Namun apabila Wajib Pajak ternyata terlambatT Lmenyetorkan PPh Pasal 25 untuk Masa Pajak Juli 2009, yang baru disetorkannya pada tanggal 25 Agustus 2009 maka PPh Pasal 25 ini dianggap dilaporkan ke KPP pada tanggal 25 Agustus 2009. Hal ini berarti bahwa Wajib Pajak terlambat melaporkan PPh Pasal 25 Masa Pajak Juli 2009 tersebut, sehingga akan dikenakan sanksi administrasi berupa denda sebesar Rp 100.000,00.
Yang menjadi pertanyaan adalah bagaimanakah ketentuan mengenai pelaporan PPh Pasal 25 bagi Wajib Pajak yang setoran PPh Pasal 25-nya adalah nihil. Dalam Pasal 4 ayat (2) Peraturan Direktur Jenderal Pajak Nomor PER-22/PJ/2008 ditegaskan bahwa Wajib Pajak dengan jumlah angsuran PPh Pasal 25 Nihil atau angsuran PPh Pasal 25 dalam bentuk satuan mata uang selain rupiah atau yang melakukan pembayaran tidak secara on-line dan tidak mendapat validasi dengan NTPN, tetap harus menyampaikan Surat Pemberitahuan Masa PPh Pasal 25 sesuai dengan ketentuan yang berlaku, yaitu melaporkan SSP PPh Pasal 25 Lembar ketiga ini ke KPP tempat Wajib Pajak tersebut terdaftar.
Perlu diperhatikan bagi para Wajib Pajak, bagaimanakah ciri-ciri bahwa Bank Persepsi atau Kantor Pos dan Giro tempat Wajib Pajak menyetorkan pajaknya tersebut telah on-line Sistem Perbendaharaan dan Anggaran Negara.
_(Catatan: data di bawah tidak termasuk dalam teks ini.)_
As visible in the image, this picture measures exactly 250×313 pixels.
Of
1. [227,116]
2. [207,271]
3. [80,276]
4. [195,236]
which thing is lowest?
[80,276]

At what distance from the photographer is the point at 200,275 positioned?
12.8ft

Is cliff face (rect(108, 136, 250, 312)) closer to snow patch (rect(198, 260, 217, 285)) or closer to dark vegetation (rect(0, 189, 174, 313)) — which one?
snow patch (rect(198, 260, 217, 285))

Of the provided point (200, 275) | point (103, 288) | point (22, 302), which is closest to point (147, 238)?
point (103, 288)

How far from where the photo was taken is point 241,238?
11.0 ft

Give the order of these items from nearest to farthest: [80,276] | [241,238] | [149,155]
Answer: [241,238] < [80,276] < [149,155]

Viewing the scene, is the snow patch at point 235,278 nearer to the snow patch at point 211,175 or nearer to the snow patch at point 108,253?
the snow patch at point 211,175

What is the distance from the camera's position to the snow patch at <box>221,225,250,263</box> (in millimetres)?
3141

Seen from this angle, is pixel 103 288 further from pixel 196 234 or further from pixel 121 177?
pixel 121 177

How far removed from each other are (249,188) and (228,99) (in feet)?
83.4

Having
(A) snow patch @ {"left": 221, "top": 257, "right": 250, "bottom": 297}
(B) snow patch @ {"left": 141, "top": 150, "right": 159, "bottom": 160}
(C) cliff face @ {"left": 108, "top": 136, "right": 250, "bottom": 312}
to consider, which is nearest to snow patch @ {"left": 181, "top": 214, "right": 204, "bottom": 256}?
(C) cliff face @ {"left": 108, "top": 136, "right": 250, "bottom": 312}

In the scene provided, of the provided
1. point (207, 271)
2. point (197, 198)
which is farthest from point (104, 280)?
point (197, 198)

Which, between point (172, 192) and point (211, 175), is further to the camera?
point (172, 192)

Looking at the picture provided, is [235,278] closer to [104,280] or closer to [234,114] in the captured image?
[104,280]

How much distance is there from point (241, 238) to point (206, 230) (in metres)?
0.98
Langkah paling mudah yang dapat dilakukan oleh Wajib Pajak adalah menanyakan ke tempat Wajib Pajak menyetorkan pajaknya tersebut, apakah sistem penerimaan pajak mereka telah on-line dengan sistem Perbendaharaan dan Anggaran Negara. Selain itu, Wajib Pajak dapat meneliti sendiri apakah pembayaran pajaknya tersebut telah tercatat ke dalam Sistem Perbendaharaan dan Anggaran Negara secara langsung (on-line) dengan melihat tanda validasi pembayaran yang diberikan oleh Bank Persepsi atau Kantor Pos dan Giro apakah terdapat Nomor Transaksi Penerimaan Negara (NTPN). NTPN ini adalah suatu baris angka yang terdiri dari 16 digit. Pada beberapa Bank Persepsi (pengalaman penulis di Bank Mandiri dan BNI 46) serta di Kantor Pos dan Giro, Wajib Pajak akan diberikan 1 (satu) lembar tersendiri hasil cetakan dari tempat penerima pembayaran tersebut yang berisi identitas pembayar, jenis dan jumlah pajak yang dibayar serta terdapat NTPN yang dituliskan secara jelas.
Sebenarnya ketentuan ini telah berlaku mulai tanggal 21 Mei 2008.
Jadi bagi para Pembaca setia Tax Learning yang tidak mau repot lagi untuk melaporkan SSP Lembar ketiga PPh Pasal 25 (yang memiliki nilai setoran), setorkanlah PPh Pasal 25 Anda ke Bank Persepsi atau Kantor Pos dan Giro yang telah on-line dan terhubung ke Sistem Perbendaharaan dan Anggaran Negara.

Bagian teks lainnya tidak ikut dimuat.